Binker Golding group channels gospel and country at the Purcell Room

Tuesday, November 15, 2022

The saxophonist – perhaps best known for his freewheeling, frenetic improv as a member of the duo Binker and Moses – surprised the audience with new sounds from his latest album Dream Like A Dogwood Wild Boy

Photo by James Rybacki

“Some of you may be thinking ‘what the hell’s going on?’” says Binker Golding, two songs into his opening night show at the 2022 EFG London Jazz Festival.

He had good reason to wonder. The saxophonist – perhaps best known for his freewheeling, frenetic improv as a member of the duo Binker and Moses – spent a good proportion of the night channelling something else entirely: a softer, sweeter side; the Americana-tinged gospel, country and blues sounds explored in his latest album, Dream Like A Dogwood Wild Boy.

The night starts with a stripped back, unplugged feel. As pianist Sarah Tandy and drummer Sam Jones wait in the wings, the band is bolstered by the guest talents of violinist and vocalist Alice Zawadski and harmonica player Philip Achille. On covers of tunes like Carole King’s Way Over Yonder and the Smashing Pumpkins’ To Sheila, Zawadski’s clear voice and controlled vibrato perfectly carries the emotional weight of the lyrics. Achille’s blues harp blends beautifully with Golding’s tenor sax, while also stealing the spotlight at times with soloing that defied this reviewer’s preconceptions of the instrument’s ceiling.

The group skids into a faster-paced bluegrass stomp, double bassist Daniel Cassimir setting the pace and thumping away. But the overall tone of the night so far is mainly mellow, sentimental without being saccharine. As guitarist Billy Adamson strums his steel string and Zawadski’s vocals ring out, London’s Purcell Room crowd is briefly transported onto the deck of a slow moving Mississippi steamboat, serenaded into the misty night.

The dynamic changes as Tandy and Jones emerge, with the rollicking opening groove of (Take Me To The) Wide Open Lows getting the players on their feet and firing on all cylinders. This, the album’s opening tune, showcases Golding’s flair for catchy melodies, an expansive hook that sounds like adventure and optimism. In later solo sections, he floats above the chord changes, his playing alternating between melody-led sentiment and all-out deranged pyrotechnics.

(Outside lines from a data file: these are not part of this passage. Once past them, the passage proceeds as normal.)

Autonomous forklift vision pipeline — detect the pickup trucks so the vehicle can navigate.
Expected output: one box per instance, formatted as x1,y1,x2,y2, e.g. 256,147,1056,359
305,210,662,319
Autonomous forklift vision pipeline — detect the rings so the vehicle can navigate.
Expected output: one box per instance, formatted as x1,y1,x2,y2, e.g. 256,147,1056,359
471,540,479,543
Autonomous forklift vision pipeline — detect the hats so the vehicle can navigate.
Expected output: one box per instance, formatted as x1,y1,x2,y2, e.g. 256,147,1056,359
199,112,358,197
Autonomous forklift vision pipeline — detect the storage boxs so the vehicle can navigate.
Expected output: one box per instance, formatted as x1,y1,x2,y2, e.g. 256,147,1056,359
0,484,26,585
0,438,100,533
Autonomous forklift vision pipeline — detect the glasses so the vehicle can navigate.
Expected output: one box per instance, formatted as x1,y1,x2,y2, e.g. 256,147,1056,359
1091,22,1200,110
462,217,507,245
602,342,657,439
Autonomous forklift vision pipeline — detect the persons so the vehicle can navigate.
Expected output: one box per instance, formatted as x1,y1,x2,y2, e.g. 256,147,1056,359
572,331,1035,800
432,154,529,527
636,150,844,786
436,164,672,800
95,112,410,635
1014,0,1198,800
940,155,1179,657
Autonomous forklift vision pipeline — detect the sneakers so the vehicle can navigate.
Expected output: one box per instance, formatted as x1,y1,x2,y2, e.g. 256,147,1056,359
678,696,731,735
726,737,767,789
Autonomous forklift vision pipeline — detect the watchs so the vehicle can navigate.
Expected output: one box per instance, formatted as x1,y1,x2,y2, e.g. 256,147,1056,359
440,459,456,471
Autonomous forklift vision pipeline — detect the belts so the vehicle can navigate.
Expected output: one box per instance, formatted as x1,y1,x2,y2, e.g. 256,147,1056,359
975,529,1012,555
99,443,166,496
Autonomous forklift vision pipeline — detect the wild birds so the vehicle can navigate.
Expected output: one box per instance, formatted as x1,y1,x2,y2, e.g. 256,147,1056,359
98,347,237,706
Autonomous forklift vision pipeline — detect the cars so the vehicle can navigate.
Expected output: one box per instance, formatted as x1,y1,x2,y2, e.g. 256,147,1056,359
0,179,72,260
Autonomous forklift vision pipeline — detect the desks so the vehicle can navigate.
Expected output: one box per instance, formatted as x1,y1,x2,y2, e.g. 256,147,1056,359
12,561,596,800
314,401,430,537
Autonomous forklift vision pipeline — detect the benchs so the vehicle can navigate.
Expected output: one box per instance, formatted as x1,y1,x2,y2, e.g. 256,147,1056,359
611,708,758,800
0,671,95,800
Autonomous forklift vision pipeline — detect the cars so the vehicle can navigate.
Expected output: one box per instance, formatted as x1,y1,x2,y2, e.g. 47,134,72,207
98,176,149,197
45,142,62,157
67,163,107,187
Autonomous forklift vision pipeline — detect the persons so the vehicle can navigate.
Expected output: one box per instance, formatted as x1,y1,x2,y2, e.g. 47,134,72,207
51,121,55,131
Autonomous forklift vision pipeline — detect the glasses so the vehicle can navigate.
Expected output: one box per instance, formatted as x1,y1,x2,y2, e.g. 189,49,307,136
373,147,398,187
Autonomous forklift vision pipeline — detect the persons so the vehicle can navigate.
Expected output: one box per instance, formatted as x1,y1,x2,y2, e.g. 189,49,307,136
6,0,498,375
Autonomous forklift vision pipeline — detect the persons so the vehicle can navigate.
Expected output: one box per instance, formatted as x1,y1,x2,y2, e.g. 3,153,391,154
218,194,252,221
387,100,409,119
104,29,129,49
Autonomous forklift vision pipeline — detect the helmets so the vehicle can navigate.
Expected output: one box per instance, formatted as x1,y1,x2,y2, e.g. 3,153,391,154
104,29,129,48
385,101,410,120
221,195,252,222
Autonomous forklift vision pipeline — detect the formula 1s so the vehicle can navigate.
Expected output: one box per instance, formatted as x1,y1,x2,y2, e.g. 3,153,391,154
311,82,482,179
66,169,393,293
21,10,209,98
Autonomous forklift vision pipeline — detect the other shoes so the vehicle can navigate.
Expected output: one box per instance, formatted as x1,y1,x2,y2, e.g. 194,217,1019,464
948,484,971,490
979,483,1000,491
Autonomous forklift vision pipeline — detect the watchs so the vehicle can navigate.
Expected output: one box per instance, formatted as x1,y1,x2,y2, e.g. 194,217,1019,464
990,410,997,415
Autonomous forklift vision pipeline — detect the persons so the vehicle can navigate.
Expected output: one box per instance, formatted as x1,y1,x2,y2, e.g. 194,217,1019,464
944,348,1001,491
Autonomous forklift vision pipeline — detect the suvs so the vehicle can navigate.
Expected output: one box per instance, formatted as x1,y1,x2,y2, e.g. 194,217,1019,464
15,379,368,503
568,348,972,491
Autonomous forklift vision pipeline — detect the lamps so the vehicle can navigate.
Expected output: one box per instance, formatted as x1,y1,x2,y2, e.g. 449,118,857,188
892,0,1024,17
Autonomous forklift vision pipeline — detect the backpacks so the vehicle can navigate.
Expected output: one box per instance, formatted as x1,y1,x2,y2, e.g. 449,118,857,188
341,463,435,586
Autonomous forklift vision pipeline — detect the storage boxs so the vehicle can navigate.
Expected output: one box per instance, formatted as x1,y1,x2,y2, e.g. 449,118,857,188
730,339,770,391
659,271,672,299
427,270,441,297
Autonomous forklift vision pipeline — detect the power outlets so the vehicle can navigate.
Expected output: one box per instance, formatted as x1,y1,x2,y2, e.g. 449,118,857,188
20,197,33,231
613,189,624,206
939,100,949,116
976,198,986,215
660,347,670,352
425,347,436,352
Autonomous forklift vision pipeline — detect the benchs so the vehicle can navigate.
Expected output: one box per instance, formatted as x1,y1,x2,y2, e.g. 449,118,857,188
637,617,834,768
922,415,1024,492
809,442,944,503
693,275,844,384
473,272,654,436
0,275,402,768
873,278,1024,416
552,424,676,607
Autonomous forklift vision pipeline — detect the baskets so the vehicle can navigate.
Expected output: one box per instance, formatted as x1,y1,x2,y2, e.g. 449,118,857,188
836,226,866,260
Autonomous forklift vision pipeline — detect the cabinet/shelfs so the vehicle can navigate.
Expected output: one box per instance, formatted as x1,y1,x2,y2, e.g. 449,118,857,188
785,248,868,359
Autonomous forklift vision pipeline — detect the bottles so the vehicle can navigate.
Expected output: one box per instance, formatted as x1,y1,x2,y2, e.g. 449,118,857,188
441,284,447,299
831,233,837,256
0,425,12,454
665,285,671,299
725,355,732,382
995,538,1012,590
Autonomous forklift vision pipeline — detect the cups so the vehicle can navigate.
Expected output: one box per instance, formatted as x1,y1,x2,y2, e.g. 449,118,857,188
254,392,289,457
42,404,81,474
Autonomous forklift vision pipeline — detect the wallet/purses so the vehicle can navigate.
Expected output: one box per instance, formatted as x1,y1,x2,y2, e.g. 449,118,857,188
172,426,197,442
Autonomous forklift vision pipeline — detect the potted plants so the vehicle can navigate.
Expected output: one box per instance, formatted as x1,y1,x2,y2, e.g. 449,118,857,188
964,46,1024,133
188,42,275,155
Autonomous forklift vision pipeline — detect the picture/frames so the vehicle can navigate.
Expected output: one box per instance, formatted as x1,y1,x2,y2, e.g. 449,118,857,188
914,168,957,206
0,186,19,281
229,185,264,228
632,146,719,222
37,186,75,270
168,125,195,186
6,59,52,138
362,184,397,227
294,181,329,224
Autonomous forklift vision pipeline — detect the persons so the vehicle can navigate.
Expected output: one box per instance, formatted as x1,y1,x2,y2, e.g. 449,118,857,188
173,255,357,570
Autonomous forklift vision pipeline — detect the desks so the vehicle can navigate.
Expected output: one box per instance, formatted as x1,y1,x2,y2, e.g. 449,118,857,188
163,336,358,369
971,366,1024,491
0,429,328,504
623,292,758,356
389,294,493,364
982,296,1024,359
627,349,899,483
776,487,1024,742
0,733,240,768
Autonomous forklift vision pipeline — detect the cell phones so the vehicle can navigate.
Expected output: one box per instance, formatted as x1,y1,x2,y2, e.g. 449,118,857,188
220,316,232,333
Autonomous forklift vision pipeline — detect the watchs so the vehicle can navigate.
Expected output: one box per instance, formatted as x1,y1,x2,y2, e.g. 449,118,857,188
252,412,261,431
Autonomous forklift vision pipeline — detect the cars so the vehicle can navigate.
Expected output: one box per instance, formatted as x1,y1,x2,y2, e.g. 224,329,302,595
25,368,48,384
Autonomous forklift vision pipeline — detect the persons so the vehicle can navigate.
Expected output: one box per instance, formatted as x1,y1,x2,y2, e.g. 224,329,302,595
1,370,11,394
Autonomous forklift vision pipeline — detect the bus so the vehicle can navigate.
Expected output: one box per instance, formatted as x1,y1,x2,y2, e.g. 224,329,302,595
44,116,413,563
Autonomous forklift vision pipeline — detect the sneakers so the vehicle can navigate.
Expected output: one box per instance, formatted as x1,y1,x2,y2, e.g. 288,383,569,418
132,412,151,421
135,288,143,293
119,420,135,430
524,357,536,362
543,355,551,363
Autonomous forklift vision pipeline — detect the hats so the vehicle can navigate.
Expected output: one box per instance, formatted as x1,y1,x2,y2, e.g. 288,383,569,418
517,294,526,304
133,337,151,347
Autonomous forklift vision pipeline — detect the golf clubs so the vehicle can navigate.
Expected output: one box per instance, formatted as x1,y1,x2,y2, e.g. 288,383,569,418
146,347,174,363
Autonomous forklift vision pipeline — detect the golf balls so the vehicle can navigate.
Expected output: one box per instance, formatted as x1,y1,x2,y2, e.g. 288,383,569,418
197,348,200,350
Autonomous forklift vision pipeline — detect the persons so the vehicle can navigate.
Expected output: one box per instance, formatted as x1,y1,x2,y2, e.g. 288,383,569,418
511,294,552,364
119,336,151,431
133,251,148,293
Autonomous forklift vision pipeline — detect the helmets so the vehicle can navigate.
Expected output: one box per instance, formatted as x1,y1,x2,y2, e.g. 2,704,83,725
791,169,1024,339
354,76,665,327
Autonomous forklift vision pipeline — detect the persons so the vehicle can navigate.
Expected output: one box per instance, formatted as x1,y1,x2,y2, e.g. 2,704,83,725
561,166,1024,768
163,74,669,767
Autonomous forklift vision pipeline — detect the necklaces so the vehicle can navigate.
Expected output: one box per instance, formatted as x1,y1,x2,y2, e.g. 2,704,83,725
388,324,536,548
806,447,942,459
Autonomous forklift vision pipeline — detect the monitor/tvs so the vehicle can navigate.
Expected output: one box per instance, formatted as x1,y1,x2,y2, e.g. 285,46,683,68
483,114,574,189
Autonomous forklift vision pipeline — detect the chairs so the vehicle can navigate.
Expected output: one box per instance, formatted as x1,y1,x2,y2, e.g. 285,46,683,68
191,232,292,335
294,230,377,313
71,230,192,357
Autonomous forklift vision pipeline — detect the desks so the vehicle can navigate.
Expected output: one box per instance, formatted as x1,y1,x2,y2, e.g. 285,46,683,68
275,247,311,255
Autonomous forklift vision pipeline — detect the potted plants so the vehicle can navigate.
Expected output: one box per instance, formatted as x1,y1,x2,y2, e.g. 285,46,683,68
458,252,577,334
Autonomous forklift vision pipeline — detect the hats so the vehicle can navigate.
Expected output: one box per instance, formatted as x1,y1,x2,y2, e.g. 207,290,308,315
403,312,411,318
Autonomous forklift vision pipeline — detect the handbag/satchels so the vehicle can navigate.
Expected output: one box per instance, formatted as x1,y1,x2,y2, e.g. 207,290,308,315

Tandy’s soloing is exhilarating, her fingers flying around the keys and tapping a seemingly never-ending wellspring of harmonic ideas. Adamson produces a gorgeous tone from the Telecaster that replaces his acoustic and takes us into blues rock territory, complete with Delta Blues slide parts. It all makes for a fully absorbing experience. The final tune before the encore, All Out Of Fairy Tales, is an emotional, credits-rolling type of tune, a fittingly bittersweet finale for a night that ends, as Golding admits, “just as they were getting warmed up.”